Enduring The Last 'First' After A Year Of Grieving My Father

by Cameron Reeves Poynter
Originally Published: 

In the 365 days since my father died on our family vacation in Cape Cod, we have faced and surmounted a litany of firsts—from big ticket items, like holidays, birthdays and anniversaries to smaller hurdles, like the first time my mom had to zip up her own dress or the night I absentmindedly called my dad’s phone and heard it ringing in my own desk.

Today is the last first. The first anniversary of his death.

In some ways, it feels like just yesterday I was sitting next to him on the beach. In others, it feels like I have aged a lifetime in these 365 days. A year is so short, but the days are so long.


I remember every detail about that day: what I was wearing, what I made the boys for dinner, the smell of sand and salt lingering in their hair as I kissed them goodnight, the text I was about to send when I heard my mom scream, the way my father looked lying lifeless on the ground, the moment I had to choose between being a daughter and being a mother.

My 7-year-old son had heard the calls for 911, the frantic thumping of feet up the stairs, the yelling from the next bedroom as we tried to do CPR on my dad, and he called out for me—a guttural cry that came from a fear so deep it could form no words.

I had to choose. Left or right? My father, or my son?

I hesitated for a fraction of a second, trapped in the space between childhood and motherhood, before I knew where I had to be. You might think I made the wrong choice, but until you have stood in a doorway yourself and had to choose between the man you came from and the boy who came from you, you have no idea.

Our job—our instinct—is to protect the people we love from unbearable pain, whatever the cost. I could not protect my mother, my brother, my husband; they had already seen it, touched it, felt it. But I still had a chance with Jack. I felt a desperate need to shield him, even if for just one more minute.

So I lay in his bed, listening to the muffled voices of the paramedics in the room next door, with my body wrapped tightly around my sobbing, panicked child, and I told him everything was going to be okay. It wasn’t a lie, because in my heart I still had the hope of the little girl who had danced on her father’s feet and fallen asleep on his chest.
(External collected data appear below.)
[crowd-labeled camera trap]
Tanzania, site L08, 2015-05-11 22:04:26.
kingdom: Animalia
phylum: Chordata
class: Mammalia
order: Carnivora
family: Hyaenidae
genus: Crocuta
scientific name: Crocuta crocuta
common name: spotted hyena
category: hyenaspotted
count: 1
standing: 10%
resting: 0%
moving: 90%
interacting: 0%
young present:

I was the little girl who believed in Santa Claus and fairy tale endings, the little girl whose father had always fixed her problems and soothed her hurts. Surely, he would do it again. As I whispered in Jack’s ear, I wasn’t just reassuring my son. I was reassuring the little girl who was still inside me.

Today is just a day. I will miss him no more or no less than I did yesterday. When the clock strikes midnight, there will be no magic wand that erases our grief or fills the void. Nor would I want there to be. There is no expiration date on grief. Grief, after all, is just a measure of the vastness of our love. Grief never really ends, because love never ends.

As my dad wrote me on the eve of my departure for college, “We have not reached the end of the line, just the termination of this route. We are all changing trains, still journeying on together, destined by blood and love to cross and recross one another’s trails.”

Today is just a day. And if I’m lucky, tomorrow, there will be another one. Every day is another chance to love hard. Every single moment. If you do that, you will never have a moment of regret.